+++ Records shown
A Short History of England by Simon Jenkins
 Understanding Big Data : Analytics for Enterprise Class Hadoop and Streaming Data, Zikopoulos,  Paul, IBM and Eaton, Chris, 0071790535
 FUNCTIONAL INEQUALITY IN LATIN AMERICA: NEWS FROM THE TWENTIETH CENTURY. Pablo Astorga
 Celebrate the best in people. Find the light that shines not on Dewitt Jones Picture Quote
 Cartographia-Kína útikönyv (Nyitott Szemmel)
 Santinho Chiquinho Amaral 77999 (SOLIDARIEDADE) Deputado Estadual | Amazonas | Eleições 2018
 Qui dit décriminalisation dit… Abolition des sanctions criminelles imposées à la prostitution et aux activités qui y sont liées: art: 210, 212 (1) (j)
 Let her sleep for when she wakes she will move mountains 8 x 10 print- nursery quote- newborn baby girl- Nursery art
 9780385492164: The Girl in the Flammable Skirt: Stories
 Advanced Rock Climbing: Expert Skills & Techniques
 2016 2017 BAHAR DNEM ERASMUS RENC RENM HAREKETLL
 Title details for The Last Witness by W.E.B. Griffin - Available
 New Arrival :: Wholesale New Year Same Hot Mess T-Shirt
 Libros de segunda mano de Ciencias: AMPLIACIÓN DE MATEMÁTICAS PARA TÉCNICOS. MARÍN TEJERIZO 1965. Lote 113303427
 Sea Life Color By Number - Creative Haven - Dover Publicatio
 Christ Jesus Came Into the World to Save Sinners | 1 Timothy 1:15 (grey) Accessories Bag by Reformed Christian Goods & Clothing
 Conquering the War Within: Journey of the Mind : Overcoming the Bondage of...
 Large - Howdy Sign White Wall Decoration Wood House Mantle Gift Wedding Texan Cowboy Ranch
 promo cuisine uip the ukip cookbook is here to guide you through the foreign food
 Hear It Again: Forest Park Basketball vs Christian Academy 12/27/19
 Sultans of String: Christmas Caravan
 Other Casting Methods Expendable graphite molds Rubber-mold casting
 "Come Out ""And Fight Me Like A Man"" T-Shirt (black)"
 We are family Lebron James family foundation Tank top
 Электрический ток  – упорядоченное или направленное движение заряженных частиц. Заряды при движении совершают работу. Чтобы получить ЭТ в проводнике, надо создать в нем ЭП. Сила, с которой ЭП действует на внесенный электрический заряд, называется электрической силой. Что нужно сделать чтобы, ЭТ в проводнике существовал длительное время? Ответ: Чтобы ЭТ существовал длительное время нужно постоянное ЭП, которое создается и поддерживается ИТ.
++++++
Exercise aim: From the data above, return every line from the line that has "Understanding Big Data" up to and including the line that has "Other Casting Methods", exactly.

Task response:
 Understanding Big Data : Analytics for Enterprise Class Hadoop and Streaming Data, Zikopoulos,  Paul, IBM and Eaton, Chris, 0071790535
 FUNCTIONAL INEQUALITY IN LATIN AMERICA: NEWS FROM THE TWENTIETH CENTURY. Pablo Astorga
 Celebrate the best in people. Find the light that shines not on Dewitt Jones Picture Quote
 Cartographia-Kína útikönyv (Nyitott Szemmel)
 Santinho Chiquinho Amaral 77999 (SOLIDARIEDADE) Deputado Estadual | Amazonas | Eleições 2018
 Qui dit décriminalisation dit… Abolition des sanctions criminelles imposées à la prostitution et aux activités qui y sont liées: art: 210, 212 (1) (j)
 Let her sleep for when she wakes she will move mountains 8 x 10 print- nursery quote- newborn baby girl- Nursery art
 9780385492164: The Girl in the Flammable Skirt: Stories
 Advanced Rock Climbing: Expert Skills & Techniques
 2016 2017 BAHAR DNEM ERASMUS RENC RENM HAREKETLL
 Title details for The Last Witness by W.E.B. Griffin - Available
 New Arrival :: Wholesale New Year Same Hot Mess T-Shirt
 Libros de segunda mano de Ciencias: AMPLIACIÓN DE MATEMÁTICAS PARA TÉCNICOS. MARÍN TEJERIZO 1965. Lote 113303427
 Sea Life Color By Number - Creative Haven - Dover Publicatio
 Christ Jesus Came Into the World to Save Sinners | 1 Timothy 1:15 (grey) Accessories Bag by Reformed Christian Goods & Clothing
 Conquering the War Within: Journey of the Mind : Overcoming the Bondage of...
 Large - Howdy Sign White Wall Decoration Wood House Mantle Gift Wedding Texan Cowboy Ranch
 promo cuisine uip the ukip cookbook is here to guide you through the foreign food
 Hear It Again: Forest Park Basketball vs Christian Academy 12/27/19
 Sultans of String: Christmas Caravan
 Other Casting Methods Expendable graphite molds Rubber-mold casting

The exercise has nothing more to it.